例えるならそれは、まるで他人の見てはいけないものを覗き見てしまったような、不謹慎な何かへの忌避感に近かった。
「そう伝えられています。数ある仮説に過ぎませんが、戦乱に明け暮れる世に、突然天からスコノスが降った、と。争いをやめない人類への罰だとか、戦に勝利するための天帝の加護だとか、云々。どれが真実かは知りませんけど」
白狐さんは腕を組んで目を瞑る。行灯の明かりが舐めるような動きでと前髪の影を揺らしていた。
「獣性とは、すなわち破壊の快楽です。人は誰しも命あるものを慈しむ心を持ちながら、その裏で犯して殺めることを渇望するのです。意識しているかはともかく、多かれ少なかれ、人にはそういった衝動があります。それを体現したのがスコノスなんです」
フロイトの精神分析論に近い発想だな、と俺は相槌を打つ。彼らが重んじる天学という学問には、ネクロ・エグロという生き物の性質を捉えた文脈があるのだろう。
そして改めてあのときの翔の姿を浮かべ、身震いした。やはり、あれは気のせいではなく、明確な人格の豹変だったのだ。
白狐さんは腕を組む。
「難しいのです。獣性というのは厄介な性質ですが、一概に悪と言えるものでも、ましてや排除していいものでもありません。同時に理性は善ではありません。どちらかに均衡が傾くことが、我々にとって最も危険なのです」
そうして悩む姿を見ていると、俺は徐々に不安になってくる。目を醒ましたとき、翔は本当に俺の知っている翔だろうか。

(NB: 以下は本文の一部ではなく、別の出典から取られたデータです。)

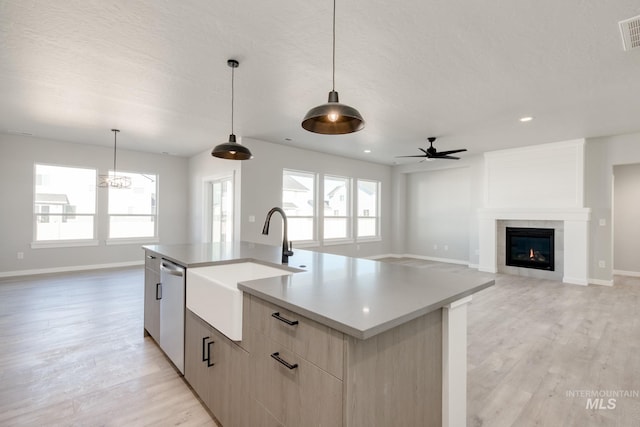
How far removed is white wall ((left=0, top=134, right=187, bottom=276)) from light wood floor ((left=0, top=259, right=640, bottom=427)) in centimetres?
184

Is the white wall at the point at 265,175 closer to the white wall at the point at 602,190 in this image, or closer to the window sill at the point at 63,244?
the window sill at the point at 63,244

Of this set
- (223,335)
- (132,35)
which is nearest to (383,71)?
(132,35)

スコノスという精霊は、俺が思っているよりも遙かに宿主の精神面と密接な繋がりを持っているようだった。もしそれが仮に人間の破壊衝動を具現化した存在だとしても、翔が奴隷狩りと対峙したときのよう些細なきっかけで露呈するというのは、あまりに危ういのではないか。
「ああ、どうか勘違いしないで下さい」
俺の心情を察知したよう、世捨て人の主がようやく微笑みを取り戻した。「全てのスコノスが戦狂いな訳ではないのです」
「というと?」
「程度には必ず差異があります。生まれつきスコノスが強い人もいれば、弱い人もいるでしょう。翔はたまたま前者だっただけです」そう、と彼はどこか自分に言い聞かせているようだった。「たまたま、最悪だっただけです」
「……」
俺は何と応えて良いか分からない。翔に対してどんな感情を抱くべきか、同情か、恐怖か、或いは哀れみか。少なくとも、翔のスコノスがどんなものなのか訊きたがるこの好奇心だけは、今は相応しくないだろうと分かった。
「すみません。疲れているのに難しい話をしてしまって」
彼は申し訳なさそうに柳眉を下げる。俺を気遣っているようにも、これ以上の会話を避けたがっているようにも見えた。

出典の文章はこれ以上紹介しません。